Considera que depois da transição as autoridades deram maior atenção à preservação do património do que nos anos 80?

A forte identidade de Macau sempre dependeu muito disso, da preservação de muitos traços do seu passado e da sua ocupação em diversos momentos. Aí reside a diferença, pois não se trata apenas de um território novo, tem um passado. A forma como o património foi protegido e tratado foi fundamental. Eram coisas que no final da minha estadia, quer da parte do Instituto Cultural ou de outras entidades do Governo começavam a ser abordadas, além de todo o trabalho de protecção que tinha sido feito no passado. Começava-se a fazer a ocupação desse património. Quando saí de Macau estavam em curso algumas obras como a biblioteca [no Tap Seac], o Arquivo Histórico, o edifício Ritz no Leal Senado. Aí já se ocupavam edifícios antigos para revitalização e abandonava-se a ideia de construir de novo. O bairro de São Lázaro, onde precisamente está a minha exposição (no Albergue SCM), é uma zona que foi preservada no seu todo, com partes mais ou menos vividas e ocupadas.

A arquitectura de Macau feita por profissionais portugueses tem vindo a desaparecer um pouco. Há o risco de desaparecimento dessa arquitectura de autor em língua portuguesa?

Quando estive em Macau qualquer obra sobressaía, porque o território era muito mais pequeno.
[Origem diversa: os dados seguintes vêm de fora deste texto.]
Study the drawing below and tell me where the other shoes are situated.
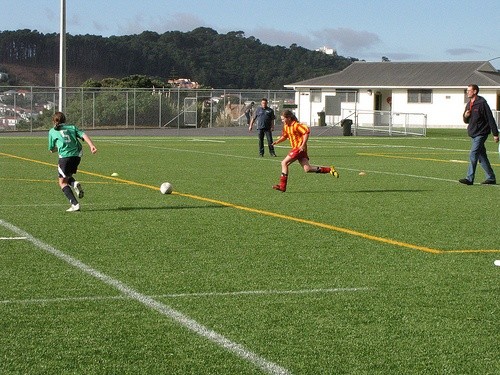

Quando saí de Macau estava a começar a construção do edifício de Manuel Vicente junto à praça Lobo D’Ávila. Tinha evidência porque sobressaía na Macau da altura, e havia projectos de colegas que também tinham impacto, e destaco o do Banco Nacional Ultramarino. Sei que há colegas que continuam a actividade, que está mais espalhada e mais escondida, por tudo o que se passa à volta. É uma situação diferente, porque na altura só praticamente quem estava no território é que trabalhava aqui, havia poucos trabalhos que vinham do exterior, e hoje em dia há uma enorme pulverização dos gabinetes que trabalham em Macau. A escala, sobretudo, é outra. Há muitos arquitectos que estão mais ligados às empresas dos casinos, haverá certamente menos gabinetes a trabalhar, mas penso que haverá sempre a possibilidade de trabalho para os arquitectos radicados no território, não só da parte dos que cá estão há mais tempo, mas também da parte de jovens arquitectos. O Metro Ligeiro foi uma oportunidade, por exemplo, para alguns desses gabinetes terem intervenção. O World Trade Center, que foi um edifício marcante em Macau, hoje em dia está completamente diluído, por exemplo. Está escondido. Deixou de ter essa marca.